8.10.4 Exchange blood transfusion
There have been many anecdotal reports and several series claiming benefit for exchange
blood transfusion (EBT) in severe malaria but no comparative trials, and there is no
consensus on whether it reduces mortality or how it might work. The rationale for EBT
has been variously proposed as:
• removing infected red blood cells from the circulation and, therefore, lowering the
parasite burden (although only the circulating relatively non-pathogenic stages are
removed; this is also achieved rapidly with artemisinin derivatives);
• reducing rapidly both the antigen load and the burden of parasite-derived toxins,
metabolites and toxic mediators produced by the host; and
• replacing the rigid unparasitized red cells by more deformable cells and, therefore,
alleviating microcirculatory obstruction.

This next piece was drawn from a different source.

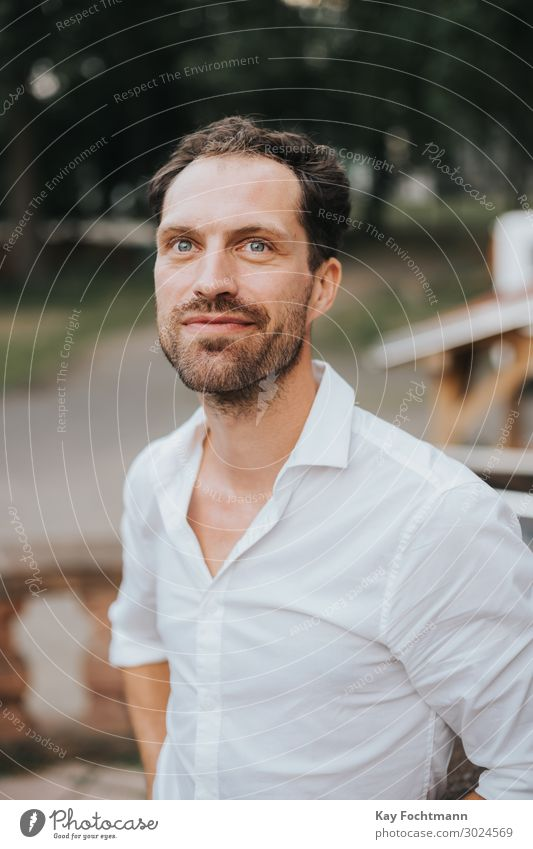 handsome man in white shirt looking up attractive beard bearded caucasian cheerful confident friendly guy happiness happy lifestyle male masculine outdoor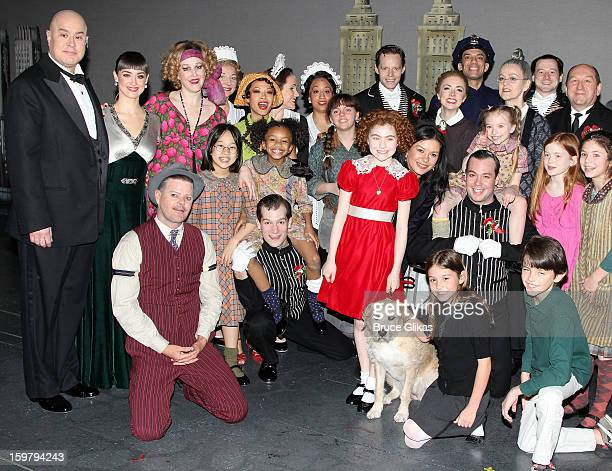 Catherine Zeta Jones Carys Douglas and Dylan Douglas pose with the cast backstage at the hit musical 'Annie' on Broadway at The Palace Theater on...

Exchange blood transfusion requires intensive nursing care and a relatively large volume
of blood, and it carries significant risks. There is no consensus on the indications, benefits
and dangers involved, or on practical details such as the volume of blood that should
be exchanged. It is, therefore, not possible to make any recommendation regarding the
use of EBT.
8.10.5 Use of anticonvulsants
The treatment of convulsions in cerebral malaria with intravenous (or, if this is not
possible, rectal) benzodiazepines or intramuscular paraldehyde is similar to that for
repeated seizures from any cause. In a large double-blind placebo-controlled evaluation
of a single prophylactic intramuscular injection of 20 mg/kg body weight of phenobarbital
(phenobarbitone) in children with cerebral malaria there was a reduction in seizures,
but a significant increase in mortality in phenobarbital recipients. This resulted from
respiratory arrest, and it was associated with additional benzodiazepine use. A 20 mg/kg
dose of phenobarbital should not be given without respiratory support, but whether
a lower dose would be effective and safer, or whether if ventilation is given, mortality
would not be increased is not known. In the absence of further information, prophylactic
anticonvulsants are not recommended.
8.10.6 Concomitant use of antibiotics
The threshold for administering antibiotic treatment should be low in severe malaria.
Septicaemia and severe malaria are associated and there is a diagnostic overlap, particularly
in children. Unexplained deterioration may result from a supervening bacterial infection.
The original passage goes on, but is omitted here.